Fast diagnosis playbook (check first/second/third)
When the screen is black, don’t thrash. A GPU passthrough pipeline is long. Your goal is to find which segment is broken:
host device isolation, VM firmware initialization, guest driver, or display routing.
First: confirm the host actually handed the GPU to VFIO
-
Check binding: the GPU must be bound to
vfio-pci, notnvidia,amdgpu, ornouveau. - Check IOMMU is on: if DMA remapping is off, passthrough may half-work and then fail weirdly.
- Check IOMMU groups: if your GPU is in a group with other devices you didn’t pass through, you’ll get inconsistent failures.
Second: confirm the VM can initialize the device (firmware + machine type)
- OVMF vs SeaBIOS: modern GPUs often need UEFI (OVMF). Some older cards behave better with SeaBIOS. Pick deliberately.
- Q35 vs i440fx: Q35 is the default for a reason (PCIe). Many GPU passthrough issues evaporate on Q35.
- Primary GPU setting: if the VM expects a display device but you removed it, you might be staring at nothing because you asked for nothing.

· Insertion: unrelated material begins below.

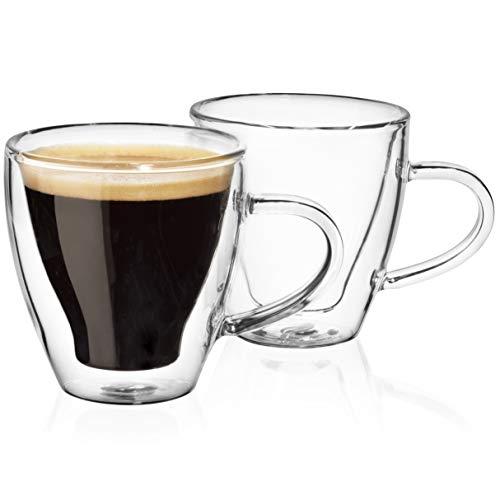 Dragon Glassware Espresso...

Third: confirm the guest driver is healthy and output is routed correctly
- Windows: check Device Manager errors (Code 43, Code 31) and the event log.
- Linux guests: check dmesg for amdgpu/nvidia initialization, and confirm which output is hot.
- Display routing: test different ports (DP vs HDMI) and disable high refresh + HDR while debugging.
One quote worth keeping in your head while you debug: paraphrased idea from Richard Feynman:
“Reality must take precedence over public relations.” In ops terms: trust what the kernel says, not what your UI implies.
Interesting facts and short history (why this is so fussy)
- Intel VT-d (DMA remapping) shipped widely years after CPU virtualization; early hypervisors could run VMs but not safely pass devices.
- VFIO replaced older PCI passthrough frameworks in Linux because it’s safer and integrates with IOMMU properly.
- OVMF is essentially UEFI firmware for VMs; as GPUs became more UEFI-centric, legacy BIOS paths started failing more often.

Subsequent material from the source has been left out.